The “Occupy” folks seem to think it is the fault of government and business that they don’t have a job.  You worked hard and got your BA.  You apply for a job that seems to offer the pay and perks that you feel you deserve.  They ask about your work experience and you have to admit that you’ve never had a paying job in your life.

All the entry level jobs seem to have been taken by immigrants.  Who wants a job like that anyway?  Other immigrants are coming in who are trained welders and plumbers.  They are earning more money than you will ever make with your BA.  There must be someone you can blame for this mess you’re in.  So you and your friends set up tents in a park to complain about how unjust the system is.

Meanwhile, the immigrants who started out at the bottom are moving up to management level and even buying the business.  Moral?  Those who rebel against the supposed inequities of the system are getting nowhere, while others are going where the jobs are, working hard and succeeding.

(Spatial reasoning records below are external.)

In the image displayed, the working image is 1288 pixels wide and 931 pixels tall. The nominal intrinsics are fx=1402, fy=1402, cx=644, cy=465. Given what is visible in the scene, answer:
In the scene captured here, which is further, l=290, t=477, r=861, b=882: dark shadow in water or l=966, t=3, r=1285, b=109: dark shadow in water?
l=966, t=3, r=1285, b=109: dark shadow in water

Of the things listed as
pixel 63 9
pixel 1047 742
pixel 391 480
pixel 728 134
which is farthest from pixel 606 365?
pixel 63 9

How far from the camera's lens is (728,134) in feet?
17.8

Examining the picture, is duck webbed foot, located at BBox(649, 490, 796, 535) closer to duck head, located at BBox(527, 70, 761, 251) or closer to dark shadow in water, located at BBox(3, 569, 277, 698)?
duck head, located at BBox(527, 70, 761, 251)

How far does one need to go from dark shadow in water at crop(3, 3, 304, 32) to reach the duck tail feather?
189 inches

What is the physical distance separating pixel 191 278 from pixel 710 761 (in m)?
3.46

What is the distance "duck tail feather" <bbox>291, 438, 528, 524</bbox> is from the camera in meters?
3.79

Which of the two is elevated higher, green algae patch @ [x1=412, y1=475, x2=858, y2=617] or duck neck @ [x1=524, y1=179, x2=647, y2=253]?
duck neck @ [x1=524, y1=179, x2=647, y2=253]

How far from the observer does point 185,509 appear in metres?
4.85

Many of the Indian bands of Western Canada were making a good start at adapting to a settled society, until the government decided that they needed help.  That really botched things up.  It seems that in every generation the government realizes that their attempts to help the Indians are not working and they come up with a fresh idea on how to help them.  The “Idle No More” movement seems to think this is a good thing, but the government isn’t doing enough.

Meanwhile, some Indian bands are accountable and open for business.  There is a reserve not far from us that has a casino, a world class golf course, a tourist hotel and more jobs than can be filled by the band members alone.  There are at least four Indian owned gas bars in our nearest city, all are busy.  Other bands are in the forestry and construction businesses.  Moral?  You will get ahead faster by creating your own jobs.

The “Christian” scene is too confusing and depressing for a quick analysis.  The Christian book store that I frequently wander into is in the process of moving their displays of Christian music CD’s from a back corner to a more visible location closer to the front of the store.  One of the employees told me it is because too many CD’s have been walking out of the store without being paid for.  The rates of divorce, of cohabitation before marriage and of pornography addiction are not much different among those who call themselves Christian than among the population in general.  The most common form of rebellion is to just abandon organized Christianity.  The ranks of unattached, restless Christians are growing.  Are they finding life any more fulfilling outside an organized church?

“Rebellion is as the sin of witchcraft.”  Rebellion doesn’t fix anything, because we are rebelling against the wrong thing.  Rebels see the faults in everything around them, go about to set things to right and in the end things are worse than they were before.

The thing that is most in need of fixing is inside of us – our heart.  The first step to fixing it is to admit that I am solely responsible for the mess that I am in; nobody else made me do the things I have done or make the choices I have made.  The second step is to admit that only God can help me now.  This is called repentance and will lead to a release from the burden of guilt, a new heart, a new vision of the meaning and purpose of life, and genuine freedom.

It doesn’t work to admit that I have done wrong and try to reform my life so that God will be pleased with me.  Neither does it work to try to claim God’s salvation without admitting any guilt on my part.  Salvation is a complete package, only available on God’s terms.

Two thousand years ago the world was in worse shape than it is today.  It was said of the disciples that they “turned the world upside down.”  Who says it can’t happen today?